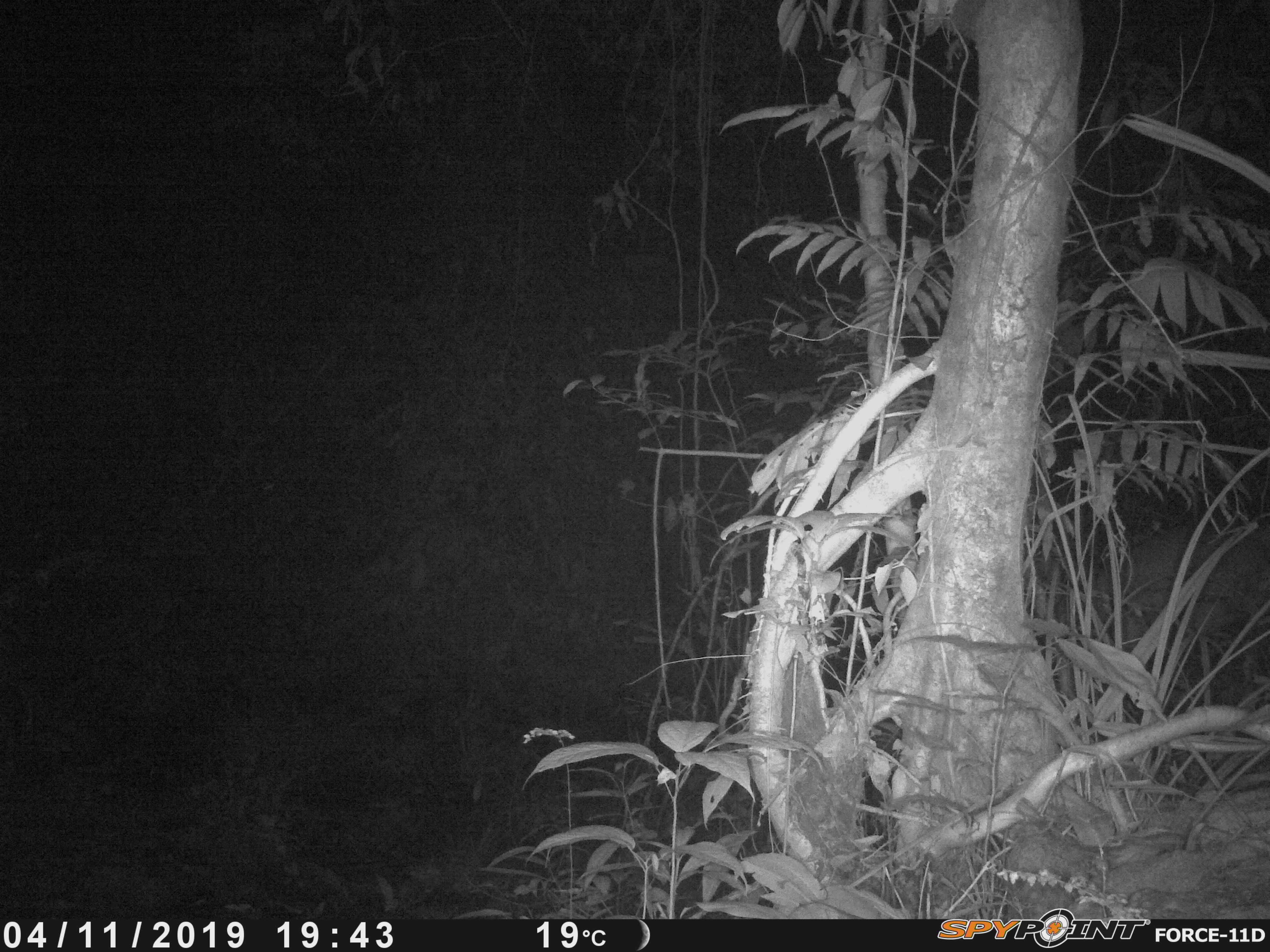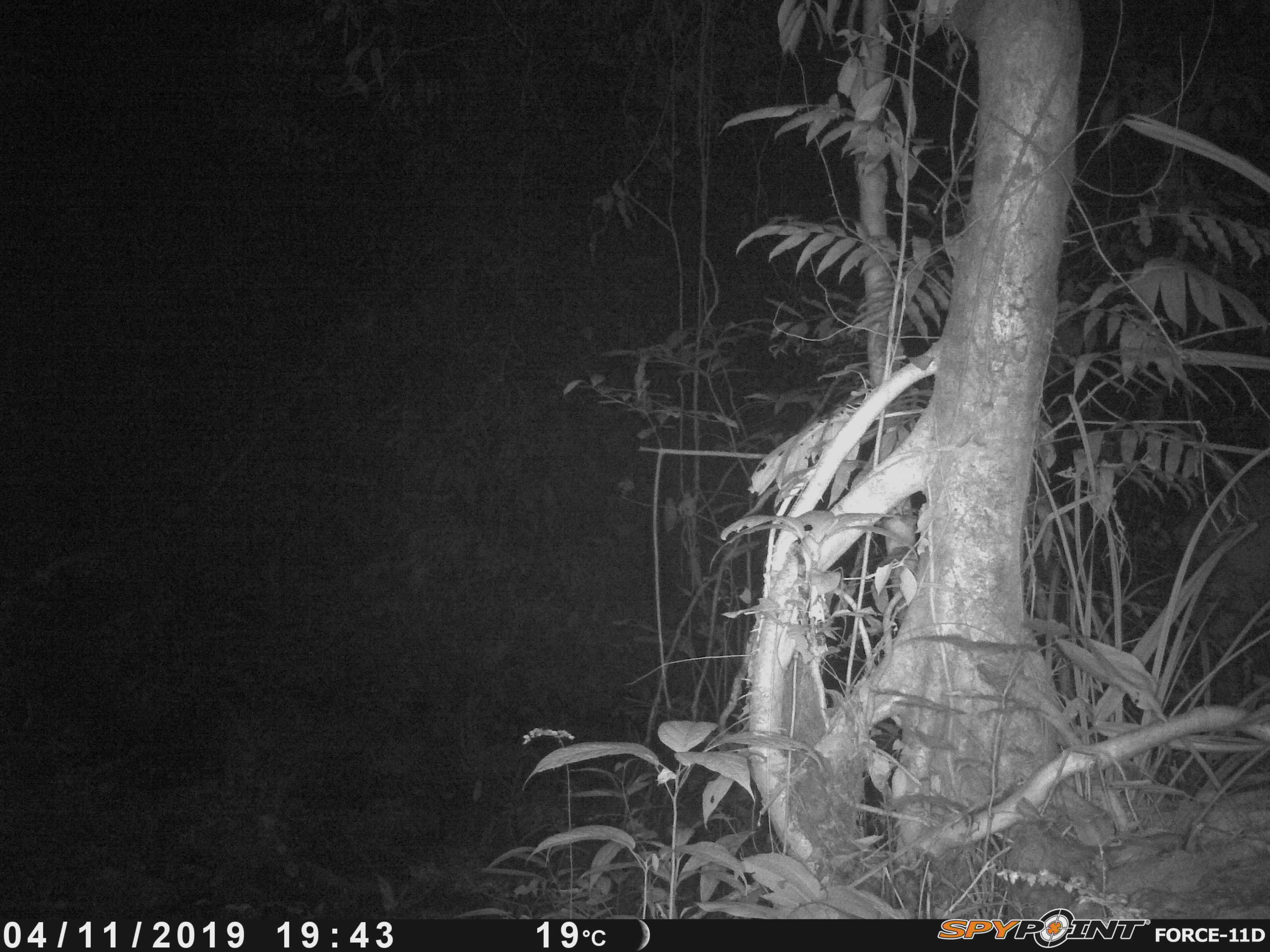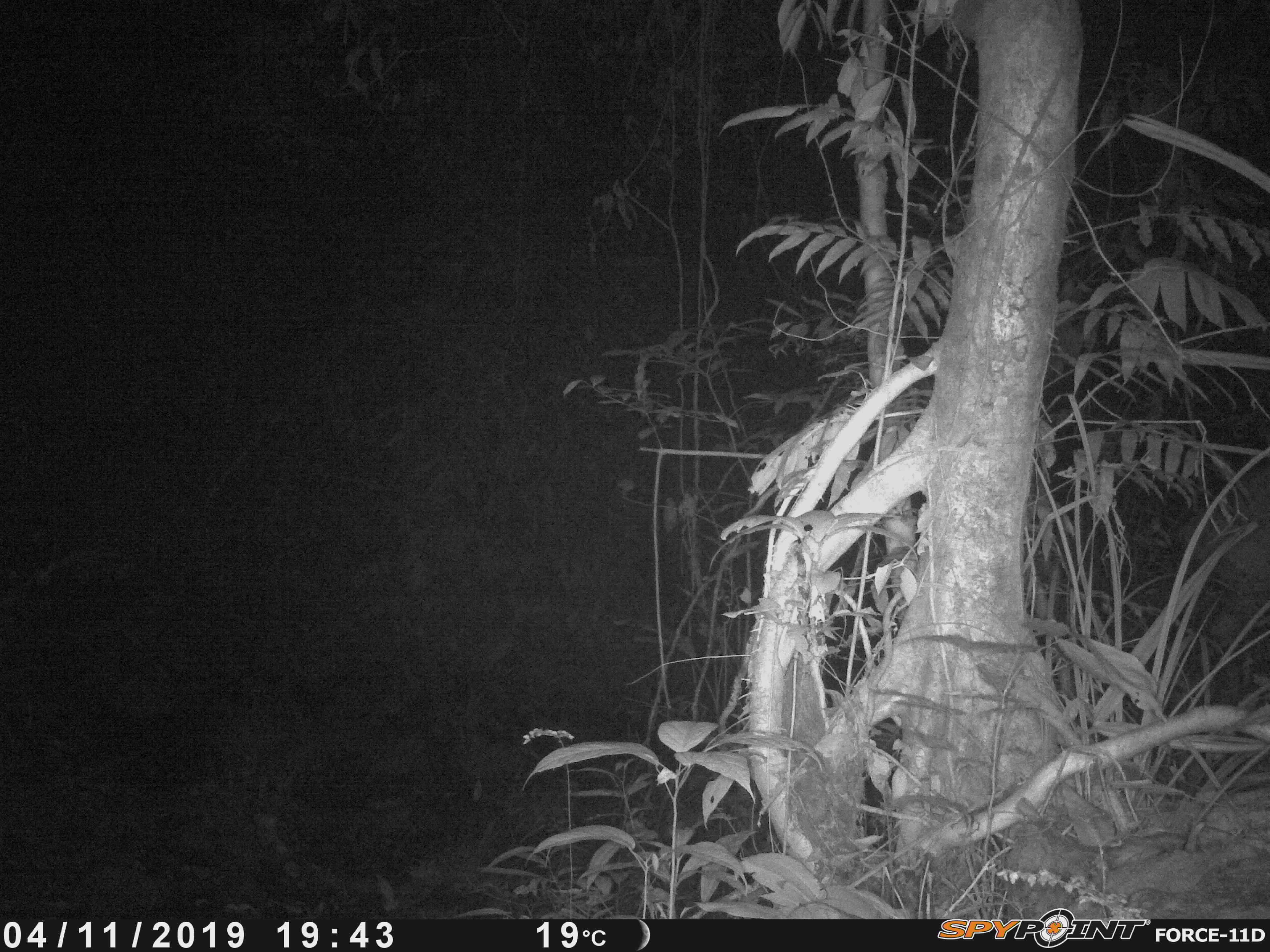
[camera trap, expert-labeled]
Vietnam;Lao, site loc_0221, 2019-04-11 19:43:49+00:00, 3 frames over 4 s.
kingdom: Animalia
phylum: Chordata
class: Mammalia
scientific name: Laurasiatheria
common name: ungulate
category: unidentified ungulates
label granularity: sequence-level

ASSIGNMENT — Exclude every picture and restate the listing word for word.

YOUR SOLUTION —
[camera trap, expert-labeled]
Vietnam;Lao, site loc_0221, 2019-04-11 19:43:49+00:00, 3 frames over 4 s.
kingdom: Animalia
phylum: Chordata
class: Mammalia
scientific name: Laurasiatheria
common name: ungulate
category: unidentified ungulates
label granularity: sequence-level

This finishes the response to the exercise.